Data extracts:
■ ■ ■ ■ ■ ■ ■
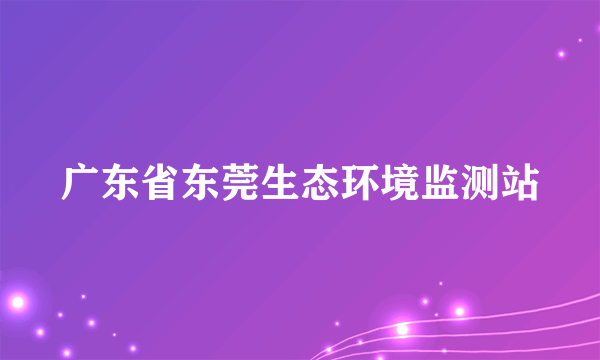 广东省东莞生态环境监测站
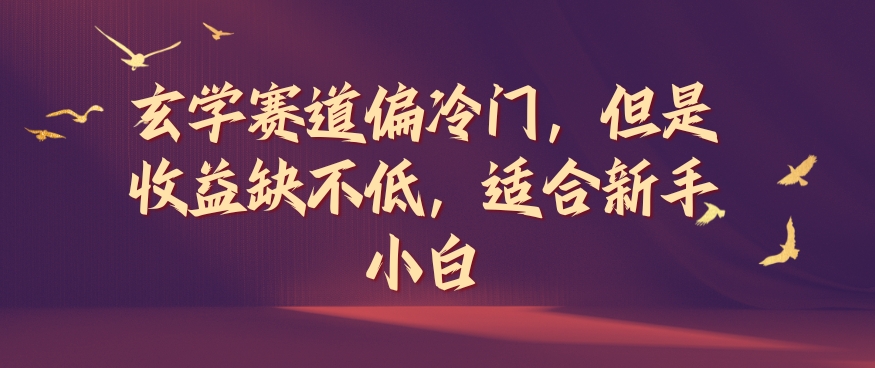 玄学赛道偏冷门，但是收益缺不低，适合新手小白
■ ■ ■ ■ ■ ■ ■
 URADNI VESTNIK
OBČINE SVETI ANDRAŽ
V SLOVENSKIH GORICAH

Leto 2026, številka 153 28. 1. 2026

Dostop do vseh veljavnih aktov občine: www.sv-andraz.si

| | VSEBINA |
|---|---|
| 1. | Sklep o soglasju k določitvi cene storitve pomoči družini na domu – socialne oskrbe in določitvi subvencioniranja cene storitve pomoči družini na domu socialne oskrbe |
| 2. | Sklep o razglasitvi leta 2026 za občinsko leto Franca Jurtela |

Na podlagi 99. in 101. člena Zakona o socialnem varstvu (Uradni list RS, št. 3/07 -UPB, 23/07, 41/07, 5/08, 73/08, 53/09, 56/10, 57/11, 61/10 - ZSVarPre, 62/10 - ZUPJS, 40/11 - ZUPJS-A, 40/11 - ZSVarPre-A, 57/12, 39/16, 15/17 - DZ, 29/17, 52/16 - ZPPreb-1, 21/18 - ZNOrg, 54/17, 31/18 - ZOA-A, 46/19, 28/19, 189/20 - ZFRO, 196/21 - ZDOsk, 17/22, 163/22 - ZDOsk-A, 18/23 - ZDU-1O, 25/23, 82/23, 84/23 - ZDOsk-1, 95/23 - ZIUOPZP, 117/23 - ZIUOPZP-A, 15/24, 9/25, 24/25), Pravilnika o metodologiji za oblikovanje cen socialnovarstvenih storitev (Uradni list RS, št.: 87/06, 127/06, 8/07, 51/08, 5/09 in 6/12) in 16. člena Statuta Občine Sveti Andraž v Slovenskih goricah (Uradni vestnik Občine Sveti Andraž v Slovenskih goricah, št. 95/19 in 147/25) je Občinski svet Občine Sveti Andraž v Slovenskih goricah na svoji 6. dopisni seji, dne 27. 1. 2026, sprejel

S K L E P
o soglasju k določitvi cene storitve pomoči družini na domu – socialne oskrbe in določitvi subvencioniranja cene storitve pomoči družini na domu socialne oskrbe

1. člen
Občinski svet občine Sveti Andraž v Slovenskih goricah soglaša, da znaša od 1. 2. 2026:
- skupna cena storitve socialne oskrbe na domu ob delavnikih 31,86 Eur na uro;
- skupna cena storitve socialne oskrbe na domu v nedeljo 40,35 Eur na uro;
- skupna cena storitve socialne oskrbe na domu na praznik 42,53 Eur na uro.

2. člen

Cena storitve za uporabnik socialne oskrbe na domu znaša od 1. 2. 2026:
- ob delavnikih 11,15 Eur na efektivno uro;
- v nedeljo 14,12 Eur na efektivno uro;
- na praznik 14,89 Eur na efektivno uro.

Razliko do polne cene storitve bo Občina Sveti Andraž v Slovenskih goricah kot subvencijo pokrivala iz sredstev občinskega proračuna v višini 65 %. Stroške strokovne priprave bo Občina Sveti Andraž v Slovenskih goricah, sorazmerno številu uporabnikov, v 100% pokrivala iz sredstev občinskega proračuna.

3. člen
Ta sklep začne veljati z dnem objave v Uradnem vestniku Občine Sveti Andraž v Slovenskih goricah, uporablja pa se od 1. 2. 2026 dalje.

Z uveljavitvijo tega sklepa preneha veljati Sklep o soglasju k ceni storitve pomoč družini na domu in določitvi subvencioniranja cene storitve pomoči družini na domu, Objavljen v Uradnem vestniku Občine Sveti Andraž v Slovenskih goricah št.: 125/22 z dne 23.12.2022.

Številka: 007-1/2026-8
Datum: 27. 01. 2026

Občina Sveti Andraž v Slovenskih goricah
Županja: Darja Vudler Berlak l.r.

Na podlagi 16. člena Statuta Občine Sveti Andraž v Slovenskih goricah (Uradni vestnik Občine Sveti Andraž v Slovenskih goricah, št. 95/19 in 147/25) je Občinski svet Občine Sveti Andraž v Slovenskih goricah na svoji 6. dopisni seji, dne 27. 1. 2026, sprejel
■ ■ ■ ■ ■ ■ ■
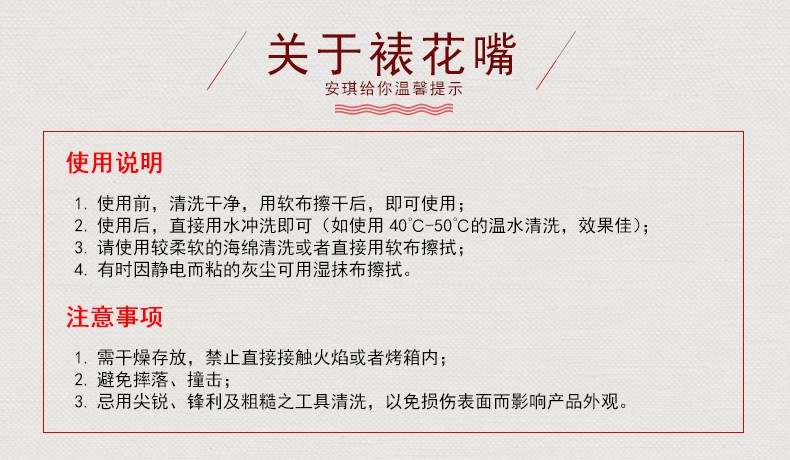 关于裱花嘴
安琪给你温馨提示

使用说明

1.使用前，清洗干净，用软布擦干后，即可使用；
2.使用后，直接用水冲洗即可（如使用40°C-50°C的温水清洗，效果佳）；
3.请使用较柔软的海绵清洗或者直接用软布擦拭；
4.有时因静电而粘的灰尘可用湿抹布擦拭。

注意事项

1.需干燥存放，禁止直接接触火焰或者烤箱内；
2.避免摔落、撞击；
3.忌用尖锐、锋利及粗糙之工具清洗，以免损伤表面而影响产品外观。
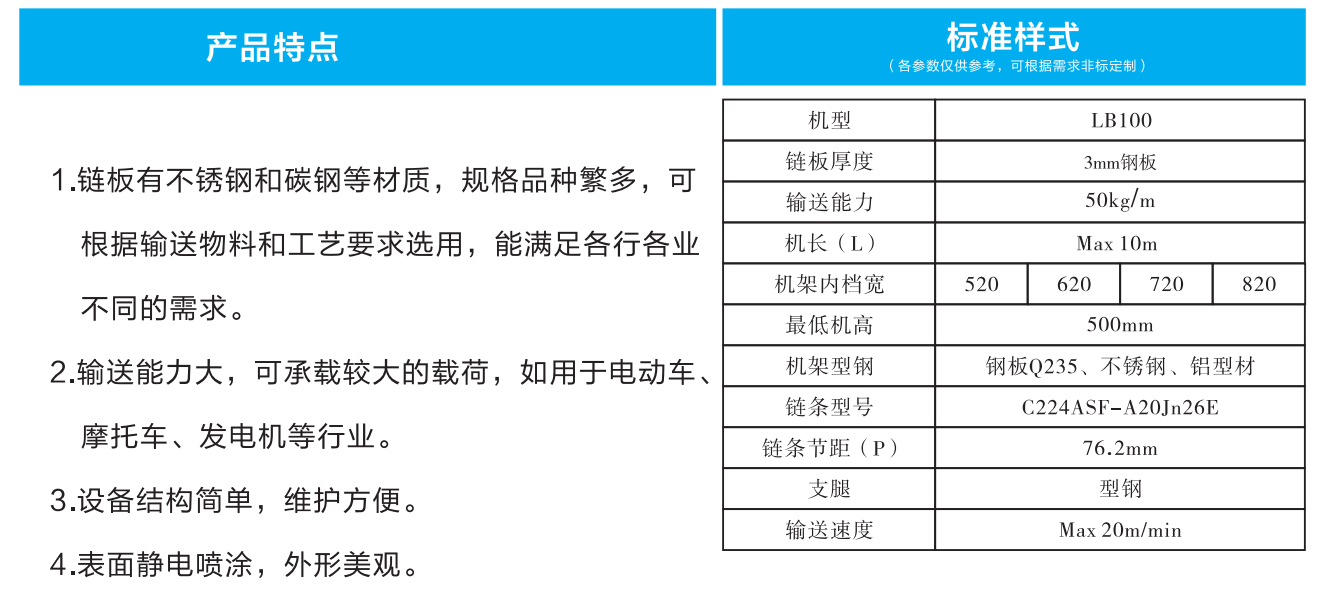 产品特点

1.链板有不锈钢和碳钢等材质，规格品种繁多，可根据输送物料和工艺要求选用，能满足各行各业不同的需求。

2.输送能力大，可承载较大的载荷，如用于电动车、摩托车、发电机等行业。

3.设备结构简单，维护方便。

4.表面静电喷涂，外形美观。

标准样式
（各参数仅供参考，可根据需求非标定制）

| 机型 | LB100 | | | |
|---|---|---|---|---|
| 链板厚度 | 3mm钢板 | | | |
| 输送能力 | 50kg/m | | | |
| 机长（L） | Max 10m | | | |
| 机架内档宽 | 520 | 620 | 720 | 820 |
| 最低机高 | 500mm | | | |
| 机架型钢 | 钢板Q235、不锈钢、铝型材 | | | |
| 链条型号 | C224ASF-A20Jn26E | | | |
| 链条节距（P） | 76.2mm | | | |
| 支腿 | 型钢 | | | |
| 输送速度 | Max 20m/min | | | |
■ ■ ■ ■ ■ ■ ■
What the task requires: Across all the entries above, how many lines have the word "efektivno" in them? Only the number, please.

Answer area: 3